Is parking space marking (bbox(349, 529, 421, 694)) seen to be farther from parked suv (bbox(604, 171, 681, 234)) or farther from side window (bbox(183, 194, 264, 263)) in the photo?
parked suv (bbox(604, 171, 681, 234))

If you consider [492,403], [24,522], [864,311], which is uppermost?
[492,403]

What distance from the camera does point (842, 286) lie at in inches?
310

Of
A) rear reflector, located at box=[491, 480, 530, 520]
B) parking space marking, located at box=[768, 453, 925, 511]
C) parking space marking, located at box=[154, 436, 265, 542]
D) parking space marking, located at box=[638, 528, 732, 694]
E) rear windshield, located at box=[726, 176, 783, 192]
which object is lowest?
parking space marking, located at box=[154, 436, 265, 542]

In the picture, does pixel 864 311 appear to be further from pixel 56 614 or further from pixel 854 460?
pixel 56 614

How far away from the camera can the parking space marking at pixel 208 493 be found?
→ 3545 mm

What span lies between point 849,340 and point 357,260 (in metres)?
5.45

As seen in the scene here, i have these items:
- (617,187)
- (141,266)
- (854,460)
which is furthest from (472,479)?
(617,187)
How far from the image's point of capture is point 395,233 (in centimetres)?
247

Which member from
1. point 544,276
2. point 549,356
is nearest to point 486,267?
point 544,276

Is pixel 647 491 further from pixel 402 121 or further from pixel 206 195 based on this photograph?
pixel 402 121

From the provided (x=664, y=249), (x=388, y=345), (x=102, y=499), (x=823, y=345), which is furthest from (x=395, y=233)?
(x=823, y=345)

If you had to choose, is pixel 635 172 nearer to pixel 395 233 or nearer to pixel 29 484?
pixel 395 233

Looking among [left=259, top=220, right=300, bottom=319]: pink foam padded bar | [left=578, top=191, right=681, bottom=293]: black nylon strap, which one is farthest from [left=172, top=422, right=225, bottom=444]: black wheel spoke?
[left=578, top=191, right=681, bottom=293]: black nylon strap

■ Given request ■
Reproduce the lines of the entries above exactly, but only from the line containing "What distance from" through the final line.

■ Correct result ■
What distance from the camera does point (842, 286) lie at in inches?
310

Of
A) rear reflector, located at box=[491, 480, 530, 520]
B) parking space marking, located at box=[768, 453, 925, 511]
C) parking space marking, located at box=[154, 436, 265, 542]
D) parking space marking, located at box=[638, 528, 732, 694]
E) rear windshield, located at box=[726, 176, 783, 192]
which object is lowest?
parking space marking, located at box=[154, 436, 265, 542]

In the picture, does pixel 864 311 appear to be further from pixel 56 614 or further from pixel 854 460?
pixel 56 614

How far away from the camera can the parking space marking at pixel 208 493 be found?
→ 3545 mm

What span lies between point 849,340 and point 357,260 (in metres)?
5.45

As seen in the scene here, i have these items:
- (617,187)
- (141,266)
- (854,460)
which is furthest from (472,479)?
(617,187)
How far from the image's point of capture is point 395,233 (in centimetres)?
247

Which member from
1. point 544,276
2. point 549,356
is nearest to point 486,267?
point 544,276

Is pixel 647 491 further from pixel 402 121 or further from pixel 206 195 based on this photograph?
pixel 402 121

From the provided (x=664, y=249), (x=388, y=345), (x=102, y=499), (x=823, y=345), which is furthest from (x=395, y=233)?
(x=823, y=345)

If you had to choose, is pixel 635 172 nearer to pixel 395 233 or nearer to pixel 29 484?
pixel 395 233

Looking among [left=259, top=220, right=300, bottom=319]: pink foam padded bar | [left=578, top=191, right=681, bottom=293]: black nylon strap, which one is farthest from [left=172, top=422, right=225, bottom=444]: black wheel spoke?
[left=578, top=191, right=681, bottom=293]: black nylon strap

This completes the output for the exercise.